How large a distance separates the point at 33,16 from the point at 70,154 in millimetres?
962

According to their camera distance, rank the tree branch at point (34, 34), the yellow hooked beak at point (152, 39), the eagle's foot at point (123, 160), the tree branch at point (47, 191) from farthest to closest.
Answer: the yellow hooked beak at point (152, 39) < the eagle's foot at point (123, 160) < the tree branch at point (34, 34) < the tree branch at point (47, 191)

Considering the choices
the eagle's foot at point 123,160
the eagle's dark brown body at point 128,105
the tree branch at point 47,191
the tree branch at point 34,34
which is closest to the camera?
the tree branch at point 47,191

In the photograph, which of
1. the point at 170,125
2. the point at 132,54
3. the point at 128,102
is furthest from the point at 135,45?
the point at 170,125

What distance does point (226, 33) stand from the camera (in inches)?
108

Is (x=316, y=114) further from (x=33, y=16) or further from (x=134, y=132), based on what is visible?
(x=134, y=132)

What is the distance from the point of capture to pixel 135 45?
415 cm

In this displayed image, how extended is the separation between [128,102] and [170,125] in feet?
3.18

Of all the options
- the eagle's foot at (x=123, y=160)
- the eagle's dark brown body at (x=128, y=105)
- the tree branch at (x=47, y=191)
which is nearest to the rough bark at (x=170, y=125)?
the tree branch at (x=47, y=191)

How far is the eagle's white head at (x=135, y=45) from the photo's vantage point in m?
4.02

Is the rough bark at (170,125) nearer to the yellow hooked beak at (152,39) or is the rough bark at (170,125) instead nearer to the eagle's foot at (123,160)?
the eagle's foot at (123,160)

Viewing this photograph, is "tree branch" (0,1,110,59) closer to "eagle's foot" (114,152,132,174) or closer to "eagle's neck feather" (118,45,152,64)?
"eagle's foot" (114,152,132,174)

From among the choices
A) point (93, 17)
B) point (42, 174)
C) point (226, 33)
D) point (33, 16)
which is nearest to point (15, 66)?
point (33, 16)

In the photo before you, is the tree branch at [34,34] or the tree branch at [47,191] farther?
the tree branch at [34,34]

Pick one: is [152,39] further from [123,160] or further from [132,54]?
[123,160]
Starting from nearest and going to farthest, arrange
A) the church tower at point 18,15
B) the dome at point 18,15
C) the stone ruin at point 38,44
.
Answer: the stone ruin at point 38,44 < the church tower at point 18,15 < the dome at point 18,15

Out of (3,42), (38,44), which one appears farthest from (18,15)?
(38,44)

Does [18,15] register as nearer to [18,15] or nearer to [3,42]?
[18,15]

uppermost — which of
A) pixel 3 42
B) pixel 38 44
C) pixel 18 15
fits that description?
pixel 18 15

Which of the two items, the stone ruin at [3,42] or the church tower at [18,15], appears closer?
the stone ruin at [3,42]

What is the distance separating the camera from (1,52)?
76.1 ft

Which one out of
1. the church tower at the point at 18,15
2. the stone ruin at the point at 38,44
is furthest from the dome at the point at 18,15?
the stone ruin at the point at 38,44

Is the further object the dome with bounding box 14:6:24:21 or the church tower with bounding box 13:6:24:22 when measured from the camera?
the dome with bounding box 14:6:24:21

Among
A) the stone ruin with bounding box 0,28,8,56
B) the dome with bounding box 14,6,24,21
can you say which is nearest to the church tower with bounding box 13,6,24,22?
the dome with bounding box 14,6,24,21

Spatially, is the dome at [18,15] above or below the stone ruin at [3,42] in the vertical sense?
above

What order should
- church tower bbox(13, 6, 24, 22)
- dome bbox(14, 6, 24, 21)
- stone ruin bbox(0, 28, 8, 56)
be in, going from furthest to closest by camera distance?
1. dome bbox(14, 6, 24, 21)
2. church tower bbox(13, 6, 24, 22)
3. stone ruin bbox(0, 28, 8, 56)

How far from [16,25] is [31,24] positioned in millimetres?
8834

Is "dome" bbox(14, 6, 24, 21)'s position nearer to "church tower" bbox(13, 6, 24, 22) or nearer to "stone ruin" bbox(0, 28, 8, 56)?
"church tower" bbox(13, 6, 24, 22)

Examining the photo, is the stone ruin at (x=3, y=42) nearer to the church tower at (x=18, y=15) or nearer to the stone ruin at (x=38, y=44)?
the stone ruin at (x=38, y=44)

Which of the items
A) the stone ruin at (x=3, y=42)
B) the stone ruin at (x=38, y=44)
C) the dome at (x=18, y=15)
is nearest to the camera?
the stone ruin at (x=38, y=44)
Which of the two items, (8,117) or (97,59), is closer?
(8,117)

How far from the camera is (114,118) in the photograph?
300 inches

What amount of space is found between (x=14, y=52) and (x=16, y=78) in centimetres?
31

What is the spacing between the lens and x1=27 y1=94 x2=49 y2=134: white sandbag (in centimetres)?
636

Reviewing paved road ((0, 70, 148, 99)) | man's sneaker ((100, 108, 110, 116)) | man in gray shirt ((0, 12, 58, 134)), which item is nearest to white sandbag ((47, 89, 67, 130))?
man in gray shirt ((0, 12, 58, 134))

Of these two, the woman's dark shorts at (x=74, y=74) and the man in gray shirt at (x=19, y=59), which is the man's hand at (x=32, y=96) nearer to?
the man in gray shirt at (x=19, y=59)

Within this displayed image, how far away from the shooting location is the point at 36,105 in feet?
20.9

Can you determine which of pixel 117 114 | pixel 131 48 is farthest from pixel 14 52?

+--

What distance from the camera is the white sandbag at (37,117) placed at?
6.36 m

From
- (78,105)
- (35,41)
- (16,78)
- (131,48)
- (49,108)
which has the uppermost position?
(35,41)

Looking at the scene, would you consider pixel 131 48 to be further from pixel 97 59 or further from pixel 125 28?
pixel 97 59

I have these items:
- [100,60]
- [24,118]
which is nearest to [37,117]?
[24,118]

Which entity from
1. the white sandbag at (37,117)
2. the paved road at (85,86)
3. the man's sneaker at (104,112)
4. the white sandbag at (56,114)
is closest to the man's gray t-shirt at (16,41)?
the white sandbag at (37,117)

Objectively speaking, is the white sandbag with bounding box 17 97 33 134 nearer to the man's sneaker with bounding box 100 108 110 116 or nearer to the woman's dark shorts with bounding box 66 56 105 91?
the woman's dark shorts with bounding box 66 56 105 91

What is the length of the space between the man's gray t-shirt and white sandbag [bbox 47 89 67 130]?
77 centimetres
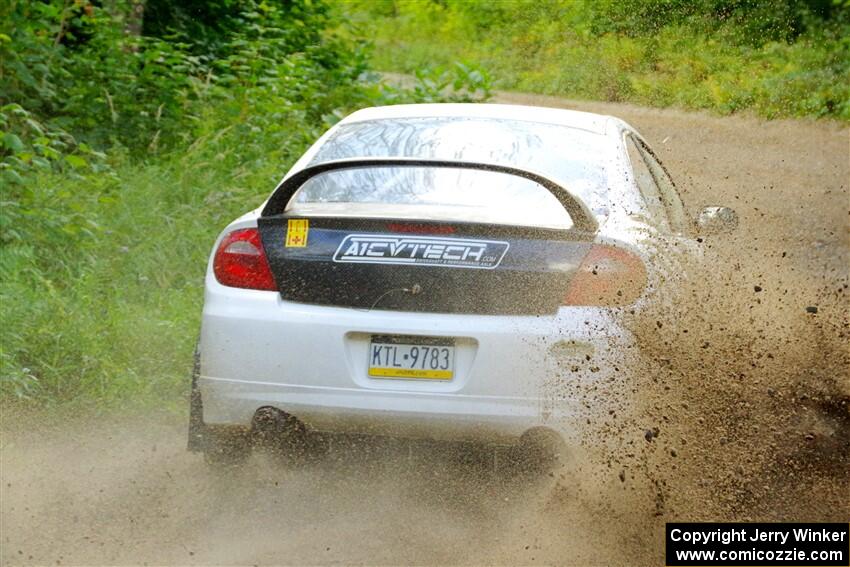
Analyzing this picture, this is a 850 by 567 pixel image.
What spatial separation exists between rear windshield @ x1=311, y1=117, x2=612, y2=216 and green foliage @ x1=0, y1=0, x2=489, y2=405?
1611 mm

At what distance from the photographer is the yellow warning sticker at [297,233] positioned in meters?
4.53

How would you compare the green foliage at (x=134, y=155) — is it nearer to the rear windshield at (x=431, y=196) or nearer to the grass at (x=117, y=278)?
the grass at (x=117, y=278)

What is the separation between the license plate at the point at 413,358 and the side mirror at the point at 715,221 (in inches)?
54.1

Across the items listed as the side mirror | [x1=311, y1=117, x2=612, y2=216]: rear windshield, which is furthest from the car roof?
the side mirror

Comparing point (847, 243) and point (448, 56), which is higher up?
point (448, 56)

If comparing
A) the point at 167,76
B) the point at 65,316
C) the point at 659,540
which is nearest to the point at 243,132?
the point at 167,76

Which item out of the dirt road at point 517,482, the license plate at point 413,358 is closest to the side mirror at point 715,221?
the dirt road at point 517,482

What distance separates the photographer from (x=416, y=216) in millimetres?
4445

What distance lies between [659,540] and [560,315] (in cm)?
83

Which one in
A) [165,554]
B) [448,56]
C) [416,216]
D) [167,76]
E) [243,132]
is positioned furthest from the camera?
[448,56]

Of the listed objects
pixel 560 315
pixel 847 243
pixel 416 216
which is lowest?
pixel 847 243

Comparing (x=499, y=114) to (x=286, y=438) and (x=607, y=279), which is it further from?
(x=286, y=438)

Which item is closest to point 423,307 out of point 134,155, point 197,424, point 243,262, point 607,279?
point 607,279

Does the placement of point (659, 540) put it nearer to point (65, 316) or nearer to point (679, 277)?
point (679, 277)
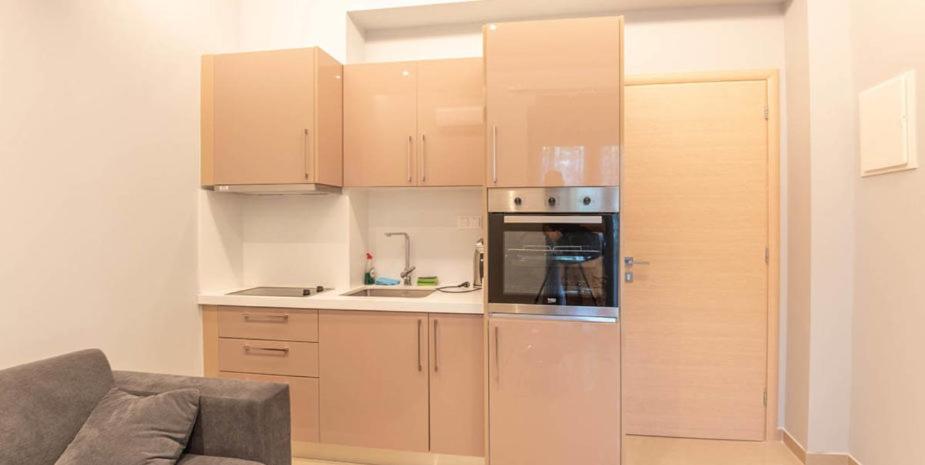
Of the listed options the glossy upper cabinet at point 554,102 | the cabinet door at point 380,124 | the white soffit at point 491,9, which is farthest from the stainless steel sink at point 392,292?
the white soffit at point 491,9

+--

YOUR GOAL
Locate each line in the items above that contains the word "road", and copy those lines out.

WRITTEN ANSWER
Reviewing paved road ((0, 70, 148, 99)) | man's sneaker ((100, 108, 110, 116)) | man in gray shirt ((0, 12, 58, 134)), which item is nearest to white sandbag ((47, 89, 67, 130))?
2. the paved road at (85,86)
Which item out of the dirt road at point 517,482, the license plate at point 413,358 is closest to the side mirror at point 715,221?
the dirt road at point 517,482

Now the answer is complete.